*WHAT THIS TASK INVOLVES*. Could you quote, exactly as they stand, the lines running from the one with "How much space" to the final line of the material?

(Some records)
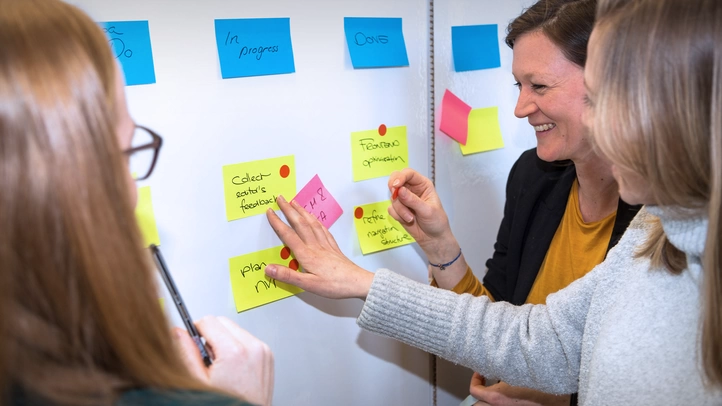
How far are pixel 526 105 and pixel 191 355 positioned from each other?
32.2 inches

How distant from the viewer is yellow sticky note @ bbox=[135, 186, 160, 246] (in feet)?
2.76

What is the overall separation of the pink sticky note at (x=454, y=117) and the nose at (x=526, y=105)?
150 mm

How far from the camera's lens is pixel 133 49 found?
80 cm

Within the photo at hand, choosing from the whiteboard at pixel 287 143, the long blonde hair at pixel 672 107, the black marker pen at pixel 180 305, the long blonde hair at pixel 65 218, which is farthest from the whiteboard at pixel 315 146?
the long blonde hair at pixel 672 107

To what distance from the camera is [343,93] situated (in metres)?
1.05

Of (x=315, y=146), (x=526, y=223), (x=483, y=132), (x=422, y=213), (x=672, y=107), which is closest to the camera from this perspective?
(x=672, y=107)

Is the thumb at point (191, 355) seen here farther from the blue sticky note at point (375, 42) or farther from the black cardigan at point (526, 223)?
the black cardigan at point (526, 223)

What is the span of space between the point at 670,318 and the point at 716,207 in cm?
21

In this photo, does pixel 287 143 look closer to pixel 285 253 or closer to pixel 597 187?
pixel 285 253

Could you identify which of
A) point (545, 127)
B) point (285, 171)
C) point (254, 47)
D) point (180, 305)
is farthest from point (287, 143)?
point (545, 127)

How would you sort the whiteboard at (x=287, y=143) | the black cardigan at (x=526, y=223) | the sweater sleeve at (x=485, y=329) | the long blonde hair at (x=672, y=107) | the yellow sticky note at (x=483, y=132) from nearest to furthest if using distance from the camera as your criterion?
the long blonde hair at (x=672, y=107) < the whiteboard at (x=287, y=143) < the sweater sleeve at (x=485, y=329) < the black cardigan at (x=526, y=223) < the yellow sticky note at (x=483, y=132)

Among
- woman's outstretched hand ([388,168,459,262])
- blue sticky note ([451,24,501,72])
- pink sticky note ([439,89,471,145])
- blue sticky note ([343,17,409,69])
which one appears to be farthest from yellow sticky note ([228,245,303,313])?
blue sticky note ([451,24,501,72])

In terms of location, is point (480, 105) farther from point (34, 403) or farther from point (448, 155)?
point (34, 403)

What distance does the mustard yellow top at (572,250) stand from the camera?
1.16 m
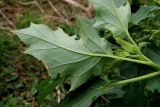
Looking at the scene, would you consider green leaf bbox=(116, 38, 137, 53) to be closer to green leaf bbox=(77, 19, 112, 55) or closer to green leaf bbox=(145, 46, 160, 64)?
green leaf bbox=(77, 19, 112, 55)

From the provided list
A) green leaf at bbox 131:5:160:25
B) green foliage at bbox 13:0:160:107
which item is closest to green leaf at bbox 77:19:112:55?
green foliage at bbox 13:0:160:107

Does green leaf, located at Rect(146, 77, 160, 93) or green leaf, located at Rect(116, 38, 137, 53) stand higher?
green leaf, located at Rect(116, 38, 137, 53)

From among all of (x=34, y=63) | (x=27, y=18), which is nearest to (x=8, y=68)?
(x=34, y=63)

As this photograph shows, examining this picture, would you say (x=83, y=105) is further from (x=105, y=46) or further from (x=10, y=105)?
(x=10, y=105)

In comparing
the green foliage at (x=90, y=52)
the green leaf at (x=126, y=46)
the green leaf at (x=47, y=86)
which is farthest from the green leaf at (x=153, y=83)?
the green leaf at (x=47, y=86)

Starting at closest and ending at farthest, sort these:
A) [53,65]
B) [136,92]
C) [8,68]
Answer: [53,65] < [136,92] < [8,68]

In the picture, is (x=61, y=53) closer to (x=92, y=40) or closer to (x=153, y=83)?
(x=92, y=40)

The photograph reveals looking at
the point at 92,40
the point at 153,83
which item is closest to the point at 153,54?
the point at 153,83
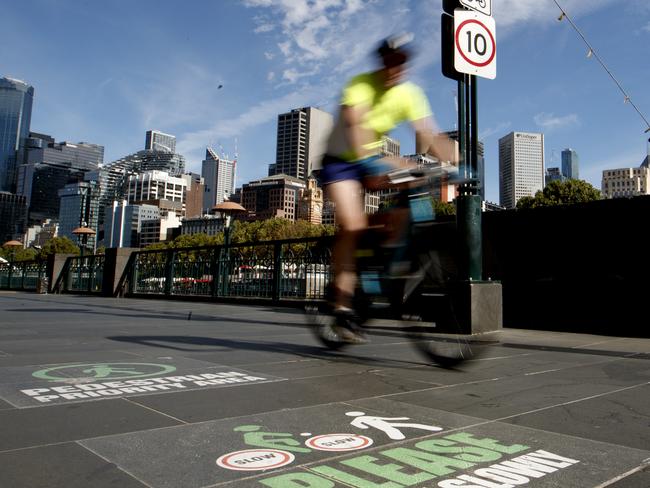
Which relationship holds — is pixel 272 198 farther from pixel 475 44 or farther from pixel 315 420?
pixel 315 420

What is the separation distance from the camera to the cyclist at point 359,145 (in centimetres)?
353

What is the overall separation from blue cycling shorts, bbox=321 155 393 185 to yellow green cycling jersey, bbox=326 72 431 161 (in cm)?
4

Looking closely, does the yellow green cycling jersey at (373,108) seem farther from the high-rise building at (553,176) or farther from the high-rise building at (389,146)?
the high-rise building at (553,176)

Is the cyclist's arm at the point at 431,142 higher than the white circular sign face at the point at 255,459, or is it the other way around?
the cyclist's arm at the point at 431,142

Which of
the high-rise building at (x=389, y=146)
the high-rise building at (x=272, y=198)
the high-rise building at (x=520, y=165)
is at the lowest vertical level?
the high-rise building at (x=389, y=146)

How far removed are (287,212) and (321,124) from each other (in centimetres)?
16223

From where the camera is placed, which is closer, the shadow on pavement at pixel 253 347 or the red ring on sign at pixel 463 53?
the shadow on pavement at pixel 253 347

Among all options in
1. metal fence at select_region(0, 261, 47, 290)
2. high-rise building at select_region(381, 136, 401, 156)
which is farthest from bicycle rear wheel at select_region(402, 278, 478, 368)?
metal fence at select_region(0, 261, 47, 290)

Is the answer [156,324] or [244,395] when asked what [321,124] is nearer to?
[244,395]

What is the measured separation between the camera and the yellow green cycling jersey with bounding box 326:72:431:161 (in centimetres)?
355

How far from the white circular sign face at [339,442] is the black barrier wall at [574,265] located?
6.02 m

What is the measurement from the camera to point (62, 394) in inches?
108

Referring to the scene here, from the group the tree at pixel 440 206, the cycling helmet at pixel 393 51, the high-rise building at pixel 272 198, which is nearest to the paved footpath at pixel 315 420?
the tree at pixel 440 206

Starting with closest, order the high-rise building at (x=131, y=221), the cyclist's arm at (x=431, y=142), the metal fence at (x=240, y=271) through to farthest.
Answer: the cyclist's arm at (x=431, y=142) → the metal fence at (x=240, y=271) → the high-rise building at (x=131, y=221)
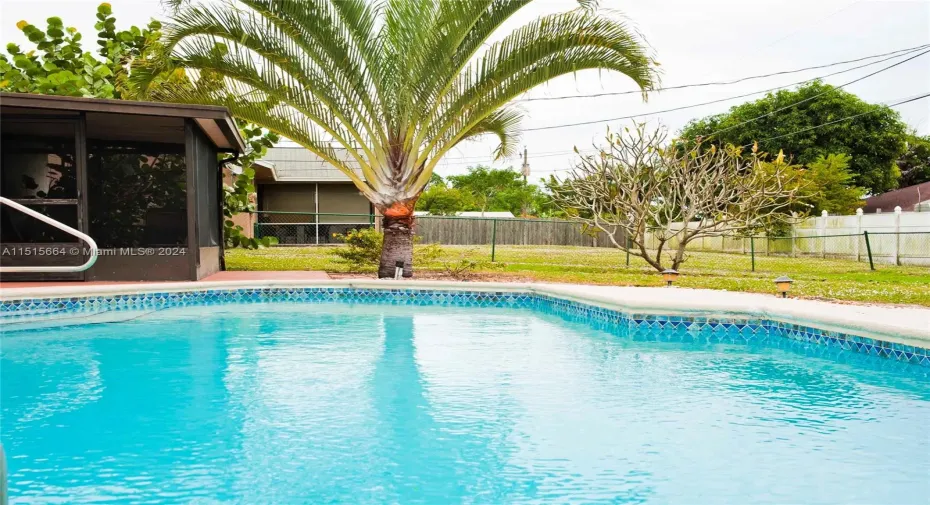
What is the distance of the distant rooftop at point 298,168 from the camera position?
21812mm

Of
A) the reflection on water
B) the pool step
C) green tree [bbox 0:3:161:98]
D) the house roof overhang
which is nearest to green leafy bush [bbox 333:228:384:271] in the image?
the house roof overhang

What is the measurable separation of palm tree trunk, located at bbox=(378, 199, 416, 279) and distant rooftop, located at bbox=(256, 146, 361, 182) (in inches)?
420

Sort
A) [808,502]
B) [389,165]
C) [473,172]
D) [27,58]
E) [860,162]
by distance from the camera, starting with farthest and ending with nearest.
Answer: [473,172], [860,162], [27,58], [389,165], [808,502]

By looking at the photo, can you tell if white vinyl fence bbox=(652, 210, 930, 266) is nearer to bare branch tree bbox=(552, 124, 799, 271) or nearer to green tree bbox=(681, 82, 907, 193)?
bare branch tree bbox=(552, 124, 799, 271)

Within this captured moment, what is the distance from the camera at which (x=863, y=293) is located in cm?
853

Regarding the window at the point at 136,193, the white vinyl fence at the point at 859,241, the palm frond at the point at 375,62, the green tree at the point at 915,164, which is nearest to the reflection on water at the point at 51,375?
the palm frond at the point at 375,62

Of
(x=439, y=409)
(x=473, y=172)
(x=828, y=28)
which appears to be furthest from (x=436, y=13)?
(x=473, y=172)

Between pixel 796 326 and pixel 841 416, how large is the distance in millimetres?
2399

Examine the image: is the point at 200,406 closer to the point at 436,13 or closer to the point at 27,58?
the point at 436,13

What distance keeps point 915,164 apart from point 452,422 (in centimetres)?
3963

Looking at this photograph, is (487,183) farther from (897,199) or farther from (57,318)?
(57,318)

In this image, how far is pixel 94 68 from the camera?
1272 cm

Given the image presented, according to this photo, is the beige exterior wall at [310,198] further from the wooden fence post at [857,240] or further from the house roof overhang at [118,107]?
the wooden fence post at [857,240]

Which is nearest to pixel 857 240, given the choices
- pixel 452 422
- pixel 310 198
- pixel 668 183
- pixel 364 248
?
pixel 668 183
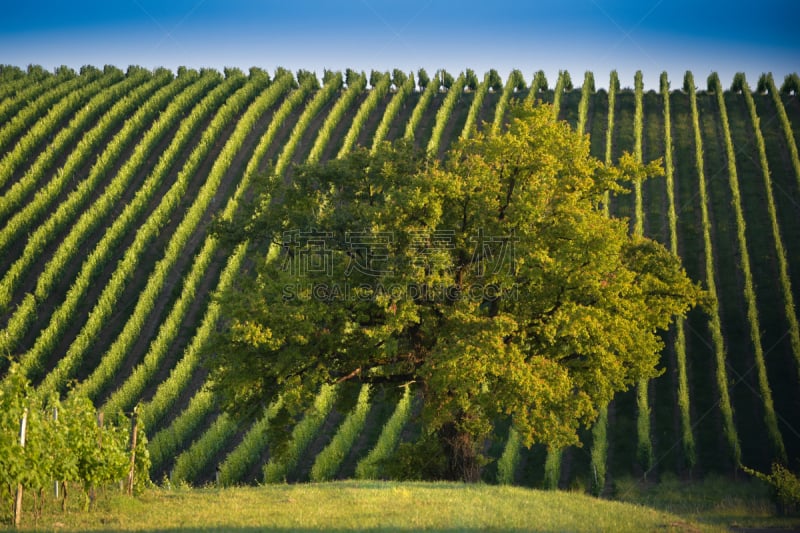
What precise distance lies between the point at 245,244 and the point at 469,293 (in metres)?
28.8

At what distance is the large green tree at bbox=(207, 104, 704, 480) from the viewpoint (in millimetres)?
23000

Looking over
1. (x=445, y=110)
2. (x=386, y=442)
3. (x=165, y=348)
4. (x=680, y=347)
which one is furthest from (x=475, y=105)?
(x=386, y=442)

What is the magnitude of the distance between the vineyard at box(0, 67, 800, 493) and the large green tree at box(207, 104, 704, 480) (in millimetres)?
2455

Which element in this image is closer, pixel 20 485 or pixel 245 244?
pixel 20 485

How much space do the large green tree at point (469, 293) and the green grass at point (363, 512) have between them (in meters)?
3.09

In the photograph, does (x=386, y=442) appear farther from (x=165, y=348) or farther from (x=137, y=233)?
(x=137, y=233)

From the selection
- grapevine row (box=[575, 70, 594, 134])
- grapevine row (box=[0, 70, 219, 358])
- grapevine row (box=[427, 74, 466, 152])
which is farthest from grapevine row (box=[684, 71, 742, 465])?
grapevine row (box=[0, 70, 219, 358])

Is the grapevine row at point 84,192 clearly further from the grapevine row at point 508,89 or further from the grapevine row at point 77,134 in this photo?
the grapevine row at point 508,89

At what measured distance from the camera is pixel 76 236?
49.8 metres

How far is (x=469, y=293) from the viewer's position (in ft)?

*SOLUTION*.
How much space do the large green tree at point (469, 293) and the green grass at point (363, 512) have between them (in meters)?
3.09

In the photograph, does (x=386, y=442) appear farther from (x=165, y=348) or farther from (x=137, y=233)?
(x=137, y=233)

From the selection
- grapevine row (box=[575, 70, 594, 134])
- grapevine row (box=[0, 70, 219, 358])
- grapevine row (box=[427, 74, 466, 152])
which is farthest from grapevine row (box=[684, 71, 742, 465])?
grapevine row (box=[0, 70, 219, 358])

Is the grapevine row at point 84,192 clearly further from the grapevine row at point 508,89 or further from the grapevine row at point 77,134 in this photo?
the grapevine row at point 508,89

At what measured distance from the camera is pixel 76 236?
49.8 metres

How far is (x=469, y=293) from the viewer's position (in ft)?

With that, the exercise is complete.